The second FLUENT test case is the Truck 111M cell model, which is much more computationally intensive. In this case, the QLogic solution runs just 20 percent faster, since the overall communication burden is much less, although still taking up 53 percent of the CPU for on-loading with PSM and 61 percent for offloading with Verbs.

As one might suspect, Mellanox is having none of this. According to Gilad Shainer, senior director of HPC and Technical Computing at Mellanox, the offloading critique is unfounded, and benchmark tests such as the ones QLogic touts can be easily manipulated for the benefit particular outcomes. From his perspective, QLogic’s positioning of their InfiniBand on-load technology is a marketing ploy to make up for the lack of sophistication in the TrueScale silicon.

Shainer maintains that the rationale for offloading is straightforward: to be able to use system resources for what they do best, in this case, CPUs for computation and HCAs for network processing. According to him, that’s why most adapters use some form of offloading today, whether to support InfiniBand and MPI communication, Fibre Channel over Ethernet, TCP offload, or what have you.

On-loading also makes RDMA (Remote Direct Memory Access) impossible, which means data must be buffered by the CPU in certain situations, instead of being directly mapped by the HCA. In those cases, data transfer latencies are much higher — up to 7 times higher according to Mellanox — and throughput is lower.

This is especially true when InfiniBand is used to connect storage. Shainer says for file system applications like Lustre and GPFS, you can lose up to half the I/O bandwidth without RDMA (Yaworski concedes that Mellanox is currently better for InfiniBand-based storage but says QLogic is within “spitting distance” of its competitor on I/O performance.) Shainer also says RDMA gives Mellanox’s GPUDirect implementation a decided performance advantage, a claim disputed by QLogic.

On the other hand, says Shainer, just because the offload capability is on-chip, there is no requirement to use it.
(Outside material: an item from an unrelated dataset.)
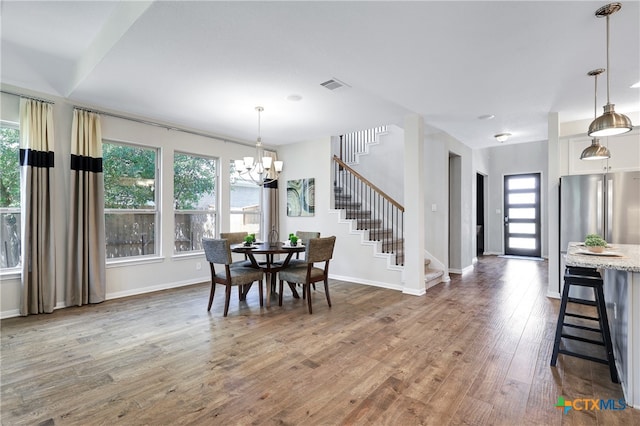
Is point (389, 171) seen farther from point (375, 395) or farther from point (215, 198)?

Mellanox supports network transport and MPI offload capabilities, but the user is able to switch those features on and off if so desired. In that sense, he points out, offloading is really a superset of on-loading.
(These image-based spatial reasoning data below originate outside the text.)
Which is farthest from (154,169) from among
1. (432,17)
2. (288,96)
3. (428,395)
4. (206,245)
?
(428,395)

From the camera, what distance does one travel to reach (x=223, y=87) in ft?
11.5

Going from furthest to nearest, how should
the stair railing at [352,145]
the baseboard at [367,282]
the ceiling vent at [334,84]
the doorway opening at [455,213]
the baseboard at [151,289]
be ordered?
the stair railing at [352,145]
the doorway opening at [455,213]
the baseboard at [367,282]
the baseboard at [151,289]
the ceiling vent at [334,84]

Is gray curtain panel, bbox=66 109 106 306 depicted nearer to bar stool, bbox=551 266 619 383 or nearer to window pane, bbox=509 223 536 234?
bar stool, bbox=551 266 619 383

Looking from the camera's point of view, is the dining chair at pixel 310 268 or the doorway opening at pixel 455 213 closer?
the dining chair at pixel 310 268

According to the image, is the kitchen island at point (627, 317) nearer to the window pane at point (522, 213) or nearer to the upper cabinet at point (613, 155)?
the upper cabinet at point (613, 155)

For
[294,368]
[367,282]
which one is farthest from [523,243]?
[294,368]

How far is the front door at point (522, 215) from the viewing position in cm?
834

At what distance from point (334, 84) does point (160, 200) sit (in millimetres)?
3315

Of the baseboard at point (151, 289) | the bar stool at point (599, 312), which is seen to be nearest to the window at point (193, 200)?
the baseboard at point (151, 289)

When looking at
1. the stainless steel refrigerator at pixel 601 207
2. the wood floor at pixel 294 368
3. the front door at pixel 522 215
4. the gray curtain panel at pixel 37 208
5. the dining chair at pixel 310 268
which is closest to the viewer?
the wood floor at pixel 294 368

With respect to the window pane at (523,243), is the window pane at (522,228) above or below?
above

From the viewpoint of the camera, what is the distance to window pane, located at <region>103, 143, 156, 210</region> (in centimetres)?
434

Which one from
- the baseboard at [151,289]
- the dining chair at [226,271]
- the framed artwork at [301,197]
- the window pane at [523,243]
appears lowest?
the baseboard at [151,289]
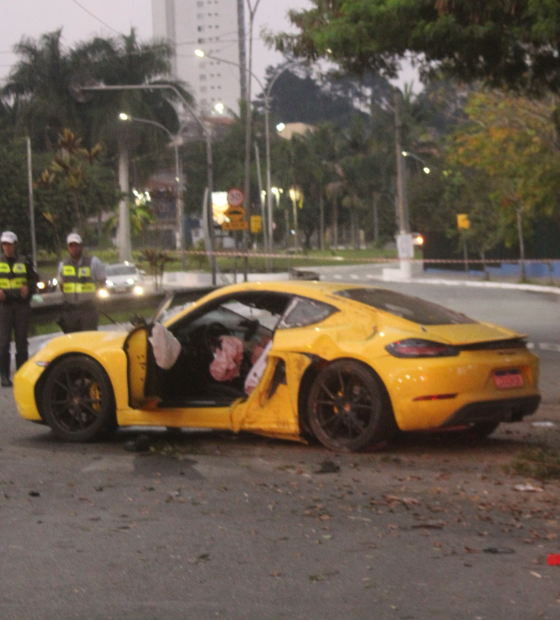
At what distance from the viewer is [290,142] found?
9631cm

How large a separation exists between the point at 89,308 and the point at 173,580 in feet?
24.7

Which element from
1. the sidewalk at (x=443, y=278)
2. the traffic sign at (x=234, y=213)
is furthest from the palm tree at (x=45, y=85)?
the traffic sign at (x=234, y=213)

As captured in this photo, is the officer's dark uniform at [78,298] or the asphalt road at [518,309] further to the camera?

Nevertheless, recent experience on some large clusters at Lawrence Livermore National Lab (LLNL) appear to back QLogic’s claims of scalability and performance, at least on some of the lab’s simulation codes. On Sierra, a 1,944-node HPC cluster at LLNL connected with QLogic InfiniBand adapters and switches, a multiphysics code was able to achieve 1 to 2 us of MPI latency across 24,000 cores and attain 27 to 30 million messages per second. Matt Leininger, deputy for advanced technology projects at LLNL, said that Sierra demonstrated better scaling than any of their other clusters, not to mention their older Blue Gene and Cray XT supercomputers. Leininger attributed the superior performance to the QLogic network.

At LLNL, QLogic InfiniBand now connects more than 4,000 nodes spread across Sierra and three smaller HPC clusters. The lab’s positive experience with the technology was almost certainly a factor that led the NNSA to select QLogic QDR InfiniBand over the Mellanox offering on the second Tri-Labs contract announced. With the win, QLogic gear will now be firmly entrenched at Sandia National Laboratories and Los Alamos National Laboratory, the other two labs in the Tri-Labs complex.

While Mellanox will continue to be a market leader in InfiniBand for the foreseeable future, QLogic may have found a technological strategy that enables it to expand its market share. Continuing to exploit that strategy is going to be tough going, given its competitor’s dominance in the InfiniBand market. But in Mellanox’s more all-encompassing RDMA offerings and QLogic’s more bare-bones HPC approach, the market may have found the differentiation needed to keep both InfiniBand product sets viable.